Clarifying PAE Relationships

The second proposal is to “[a]mend Federal Rule of Civil Procedure 7.1 to reach a broader range of non-party interested entities or persons.”15 Litigation PAEs typically create a new affiliate company for each small portfolio that they acquire. The parent entity of these affiliates, as well as the relationship among PAEs, is often unclear. This corporate structure increases the difficulty of alleged infringers in determining whether they may already have a license through a related entity or to identify the parent with actual control over the relevant affiliate. Rule 7.1 frequently does not cover multi-affiliate Litigation PAEs, which subsequently do not need to disclose their financial relationships to the judge. Amending the Rule would therefore help potential licensees and the courts to develop a better understanding of the corporate and financial relationships between PAEs and their affiliates.

Promoting Judicial Stays

The FTC’s next proposal is to “[e]stablish procedures encouraging courts to stay a PAE’s infringement action against a customer or end-user, where the PAE has also sued the manufacturer of the accused product under the same theory of infringement.”16 Given that patents permit owners to file suit against anybody that uses the patents, Litigation PAEs often file suit against manufacturers and customers for the same infringement. Product manufacturers, however, tend to be in a better position to defend themselves in patent litigation, and their suits could ultimately render the customers’ suits moot (e.g., if the patent is found invalid). The FTC therefore proposes new laws encouraging courts to stay patent infringement actions against customers, pending the resolution of similar actions against manufacturers.

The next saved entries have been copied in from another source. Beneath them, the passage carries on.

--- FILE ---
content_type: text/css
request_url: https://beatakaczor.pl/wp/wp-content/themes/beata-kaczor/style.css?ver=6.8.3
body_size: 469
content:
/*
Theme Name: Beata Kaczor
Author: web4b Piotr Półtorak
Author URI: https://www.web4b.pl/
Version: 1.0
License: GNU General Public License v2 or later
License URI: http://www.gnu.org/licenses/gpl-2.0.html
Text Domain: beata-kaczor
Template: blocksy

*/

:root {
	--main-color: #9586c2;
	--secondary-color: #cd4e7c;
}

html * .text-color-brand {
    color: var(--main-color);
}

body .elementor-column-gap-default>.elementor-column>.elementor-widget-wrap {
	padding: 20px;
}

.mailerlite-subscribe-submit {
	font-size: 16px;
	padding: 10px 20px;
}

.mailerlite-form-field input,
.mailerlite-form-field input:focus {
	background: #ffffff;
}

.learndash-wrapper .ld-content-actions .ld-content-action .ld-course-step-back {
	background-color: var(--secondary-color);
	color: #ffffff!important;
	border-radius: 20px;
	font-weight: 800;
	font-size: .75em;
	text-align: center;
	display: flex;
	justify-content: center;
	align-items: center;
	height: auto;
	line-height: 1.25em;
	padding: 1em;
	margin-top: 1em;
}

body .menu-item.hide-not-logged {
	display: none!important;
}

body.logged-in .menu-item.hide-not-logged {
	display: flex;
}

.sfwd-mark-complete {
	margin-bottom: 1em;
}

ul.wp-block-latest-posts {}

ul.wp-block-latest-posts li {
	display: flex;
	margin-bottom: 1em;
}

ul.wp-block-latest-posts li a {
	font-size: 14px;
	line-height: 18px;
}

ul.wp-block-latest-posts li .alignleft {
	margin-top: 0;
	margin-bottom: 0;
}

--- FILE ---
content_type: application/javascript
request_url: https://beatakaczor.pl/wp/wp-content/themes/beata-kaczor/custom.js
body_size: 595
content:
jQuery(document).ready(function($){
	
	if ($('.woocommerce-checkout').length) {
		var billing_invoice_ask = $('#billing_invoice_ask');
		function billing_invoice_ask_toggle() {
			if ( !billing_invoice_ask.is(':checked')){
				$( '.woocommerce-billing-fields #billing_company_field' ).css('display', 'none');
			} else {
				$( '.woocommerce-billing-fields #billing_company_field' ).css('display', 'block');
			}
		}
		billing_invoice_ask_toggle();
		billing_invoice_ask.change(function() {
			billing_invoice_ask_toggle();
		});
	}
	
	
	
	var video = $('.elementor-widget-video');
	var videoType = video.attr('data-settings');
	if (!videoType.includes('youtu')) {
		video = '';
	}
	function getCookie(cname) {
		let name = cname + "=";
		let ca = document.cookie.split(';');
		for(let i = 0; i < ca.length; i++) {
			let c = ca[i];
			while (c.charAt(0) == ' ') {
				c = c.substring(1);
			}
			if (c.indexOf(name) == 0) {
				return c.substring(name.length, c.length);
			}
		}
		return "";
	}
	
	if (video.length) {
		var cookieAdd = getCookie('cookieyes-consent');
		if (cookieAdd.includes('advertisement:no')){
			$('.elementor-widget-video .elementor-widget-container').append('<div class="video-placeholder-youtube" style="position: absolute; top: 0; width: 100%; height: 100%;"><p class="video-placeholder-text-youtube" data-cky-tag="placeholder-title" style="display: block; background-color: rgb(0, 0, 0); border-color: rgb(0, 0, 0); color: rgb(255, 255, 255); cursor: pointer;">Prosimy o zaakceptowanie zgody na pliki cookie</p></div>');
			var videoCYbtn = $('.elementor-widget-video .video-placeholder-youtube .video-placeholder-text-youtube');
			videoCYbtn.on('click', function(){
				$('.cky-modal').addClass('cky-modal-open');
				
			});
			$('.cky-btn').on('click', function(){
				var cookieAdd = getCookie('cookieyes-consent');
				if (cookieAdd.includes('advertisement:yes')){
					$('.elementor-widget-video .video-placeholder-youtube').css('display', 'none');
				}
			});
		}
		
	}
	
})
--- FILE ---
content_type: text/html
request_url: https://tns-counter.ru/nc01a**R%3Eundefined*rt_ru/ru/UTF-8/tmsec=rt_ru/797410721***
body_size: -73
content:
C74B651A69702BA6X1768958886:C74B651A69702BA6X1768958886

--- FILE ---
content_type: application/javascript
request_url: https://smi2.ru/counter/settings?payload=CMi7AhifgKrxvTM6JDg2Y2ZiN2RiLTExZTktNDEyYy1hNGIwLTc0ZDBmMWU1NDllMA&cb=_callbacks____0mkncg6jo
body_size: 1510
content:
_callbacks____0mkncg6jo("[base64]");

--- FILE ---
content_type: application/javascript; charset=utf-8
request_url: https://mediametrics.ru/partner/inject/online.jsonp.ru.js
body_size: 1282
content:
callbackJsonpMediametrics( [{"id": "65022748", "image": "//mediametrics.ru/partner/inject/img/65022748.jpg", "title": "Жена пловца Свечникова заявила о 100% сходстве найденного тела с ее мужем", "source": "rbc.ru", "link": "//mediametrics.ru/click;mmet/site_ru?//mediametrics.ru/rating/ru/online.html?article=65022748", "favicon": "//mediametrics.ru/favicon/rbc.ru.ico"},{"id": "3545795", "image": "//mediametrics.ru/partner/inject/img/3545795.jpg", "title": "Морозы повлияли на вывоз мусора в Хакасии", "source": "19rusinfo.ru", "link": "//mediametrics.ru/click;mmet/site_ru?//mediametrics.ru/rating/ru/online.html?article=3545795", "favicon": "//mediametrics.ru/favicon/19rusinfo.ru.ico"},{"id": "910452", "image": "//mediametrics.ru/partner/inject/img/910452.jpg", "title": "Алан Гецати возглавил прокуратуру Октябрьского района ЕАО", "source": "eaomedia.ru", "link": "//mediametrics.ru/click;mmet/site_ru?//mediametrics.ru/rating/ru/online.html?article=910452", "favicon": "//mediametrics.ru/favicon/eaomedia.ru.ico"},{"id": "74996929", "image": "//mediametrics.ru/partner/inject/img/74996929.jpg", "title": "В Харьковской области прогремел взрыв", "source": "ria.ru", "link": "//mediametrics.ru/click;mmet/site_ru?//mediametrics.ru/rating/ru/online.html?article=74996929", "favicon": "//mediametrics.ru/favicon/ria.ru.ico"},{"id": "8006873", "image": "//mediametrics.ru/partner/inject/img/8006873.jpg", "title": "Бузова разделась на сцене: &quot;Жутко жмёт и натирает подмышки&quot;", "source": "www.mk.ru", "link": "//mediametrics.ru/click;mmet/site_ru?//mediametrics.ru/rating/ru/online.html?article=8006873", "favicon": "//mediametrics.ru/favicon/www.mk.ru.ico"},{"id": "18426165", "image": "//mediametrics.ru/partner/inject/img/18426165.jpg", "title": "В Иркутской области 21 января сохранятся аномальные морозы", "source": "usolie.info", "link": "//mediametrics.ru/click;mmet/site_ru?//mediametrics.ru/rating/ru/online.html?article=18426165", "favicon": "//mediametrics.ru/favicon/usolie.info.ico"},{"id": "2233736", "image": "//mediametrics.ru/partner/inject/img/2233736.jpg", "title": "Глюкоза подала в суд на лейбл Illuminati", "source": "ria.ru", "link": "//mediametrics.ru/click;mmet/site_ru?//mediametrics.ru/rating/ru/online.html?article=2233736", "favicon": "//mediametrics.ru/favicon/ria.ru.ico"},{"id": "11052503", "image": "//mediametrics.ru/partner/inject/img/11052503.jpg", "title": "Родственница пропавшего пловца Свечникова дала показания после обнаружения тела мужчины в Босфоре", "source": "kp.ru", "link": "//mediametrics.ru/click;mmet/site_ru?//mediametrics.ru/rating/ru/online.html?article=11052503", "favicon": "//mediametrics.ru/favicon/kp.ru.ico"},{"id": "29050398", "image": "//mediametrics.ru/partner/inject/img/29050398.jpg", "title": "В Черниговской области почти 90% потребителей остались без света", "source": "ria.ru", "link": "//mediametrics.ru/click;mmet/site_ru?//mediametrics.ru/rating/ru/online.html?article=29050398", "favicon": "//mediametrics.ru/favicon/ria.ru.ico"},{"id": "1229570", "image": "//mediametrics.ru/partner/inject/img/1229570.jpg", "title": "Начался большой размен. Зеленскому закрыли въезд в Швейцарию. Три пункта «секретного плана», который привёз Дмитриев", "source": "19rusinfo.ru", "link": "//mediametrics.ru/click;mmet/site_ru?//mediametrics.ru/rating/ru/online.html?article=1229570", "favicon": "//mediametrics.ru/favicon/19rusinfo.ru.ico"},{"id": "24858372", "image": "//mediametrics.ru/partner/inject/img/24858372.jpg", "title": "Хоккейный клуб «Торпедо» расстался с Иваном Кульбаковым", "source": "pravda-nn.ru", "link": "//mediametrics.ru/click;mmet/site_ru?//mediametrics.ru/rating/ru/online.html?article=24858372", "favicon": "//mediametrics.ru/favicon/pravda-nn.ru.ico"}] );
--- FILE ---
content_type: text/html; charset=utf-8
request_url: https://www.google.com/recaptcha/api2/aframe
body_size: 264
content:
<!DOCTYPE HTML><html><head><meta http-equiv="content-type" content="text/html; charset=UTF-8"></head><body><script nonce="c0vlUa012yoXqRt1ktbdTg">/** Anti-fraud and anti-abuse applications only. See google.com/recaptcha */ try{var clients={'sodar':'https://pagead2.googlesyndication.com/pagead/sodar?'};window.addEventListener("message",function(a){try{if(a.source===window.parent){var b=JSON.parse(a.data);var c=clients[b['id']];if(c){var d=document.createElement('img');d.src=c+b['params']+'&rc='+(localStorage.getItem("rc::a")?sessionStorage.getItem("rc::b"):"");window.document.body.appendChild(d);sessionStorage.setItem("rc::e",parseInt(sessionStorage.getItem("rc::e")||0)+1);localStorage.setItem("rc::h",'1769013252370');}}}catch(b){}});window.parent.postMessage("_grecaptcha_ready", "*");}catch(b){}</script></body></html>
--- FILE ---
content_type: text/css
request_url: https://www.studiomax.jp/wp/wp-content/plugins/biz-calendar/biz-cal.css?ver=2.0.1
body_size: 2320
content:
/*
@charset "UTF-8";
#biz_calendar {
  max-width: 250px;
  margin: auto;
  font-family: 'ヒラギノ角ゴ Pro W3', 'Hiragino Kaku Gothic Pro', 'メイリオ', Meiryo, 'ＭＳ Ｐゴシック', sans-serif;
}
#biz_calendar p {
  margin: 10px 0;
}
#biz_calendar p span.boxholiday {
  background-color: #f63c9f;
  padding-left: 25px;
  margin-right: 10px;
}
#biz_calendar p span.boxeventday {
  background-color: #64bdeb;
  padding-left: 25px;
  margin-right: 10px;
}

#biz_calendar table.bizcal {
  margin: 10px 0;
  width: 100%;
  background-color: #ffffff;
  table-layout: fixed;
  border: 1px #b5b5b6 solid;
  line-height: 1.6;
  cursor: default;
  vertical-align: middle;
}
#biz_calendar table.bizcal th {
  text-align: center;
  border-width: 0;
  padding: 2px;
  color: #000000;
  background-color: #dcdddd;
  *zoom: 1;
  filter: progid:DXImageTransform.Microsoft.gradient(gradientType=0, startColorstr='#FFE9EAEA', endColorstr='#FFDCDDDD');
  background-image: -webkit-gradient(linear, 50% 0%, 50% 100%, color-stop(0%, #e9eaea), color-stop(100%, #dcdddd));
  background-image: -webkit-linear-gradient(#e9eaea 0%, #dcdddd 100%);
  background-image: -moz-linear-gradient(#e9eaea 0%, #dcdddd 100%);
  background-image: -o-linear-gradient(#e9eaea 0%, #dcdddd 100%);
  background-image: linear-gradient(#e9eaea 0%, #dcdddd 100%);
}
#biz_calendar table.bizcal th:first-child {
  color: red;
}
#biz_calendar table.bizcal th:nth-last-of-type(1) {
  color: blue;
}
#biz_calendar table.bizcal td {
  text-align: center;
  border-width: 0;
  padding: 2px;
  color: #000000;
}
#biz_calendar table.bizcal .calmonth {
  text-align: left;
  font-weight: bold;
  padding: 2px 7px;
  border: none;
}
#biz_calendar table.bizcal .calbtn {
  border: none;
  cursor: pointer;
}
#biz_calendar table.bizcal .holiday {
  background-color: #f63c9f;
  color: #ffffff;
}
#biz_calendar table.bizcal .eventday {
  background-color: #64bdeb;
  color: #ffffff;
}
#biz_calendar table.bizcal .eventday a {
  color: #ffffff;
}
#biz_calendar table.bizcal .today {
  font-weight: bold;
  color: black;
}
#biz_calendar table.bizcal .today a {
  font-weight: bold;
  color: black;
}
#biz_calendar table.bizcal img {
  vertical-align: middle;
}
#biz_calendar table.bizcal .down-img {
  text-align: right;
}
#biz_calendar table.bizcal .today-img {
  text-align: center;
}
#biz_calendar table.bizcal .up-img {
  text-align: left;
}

Heightening Pleading Standards

The FTC’s final proposal is to continue to amend pleading requirements to “ensure that patent infringement complaints provide sufficient notice to accused infringers.”17 In December 2015, for example, the Federal Rules of Civil Procedure were amended to increase the pleadings or plausibility threshold for complaints in patent infringement actions.18 The FTC recommends that courts continue to assess plausibility standards and require more particularity in patent infringement complaints, which would force Litigation PAEs to provide additional facts and allegations to assess the nature of their claims.